= What the exercise asks =
Print each record exactly as it appears, but drop the images.

Saved data entries:

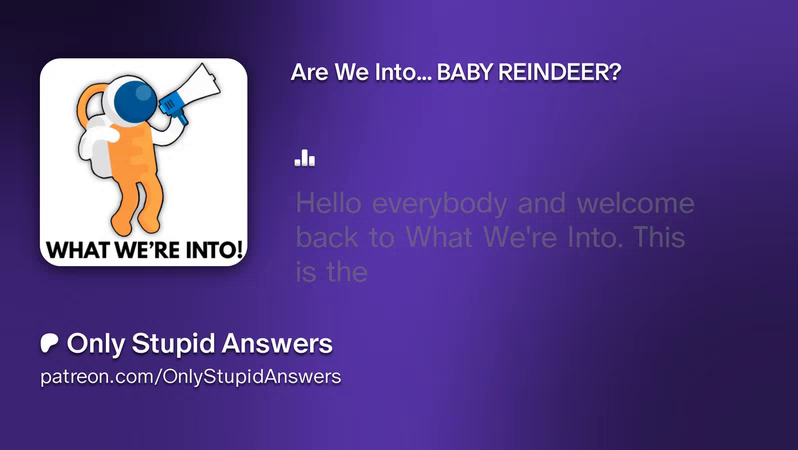 WHAT WE'RE INTO!

Are We Into... BABY REINDEER?

Hello everybody and welcome back to What We're Into. This is the

Only Stupid Answers

patreon.com/OnlyStupidAnswers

= Exercise result =
 WHAT WE'RE INTO!

Are We Into... BABY REINDEER?

Hello everybody and welcome back to What We're Into. This is the

Only Stupid Answers

patreon.com/OnlyStupidAnswers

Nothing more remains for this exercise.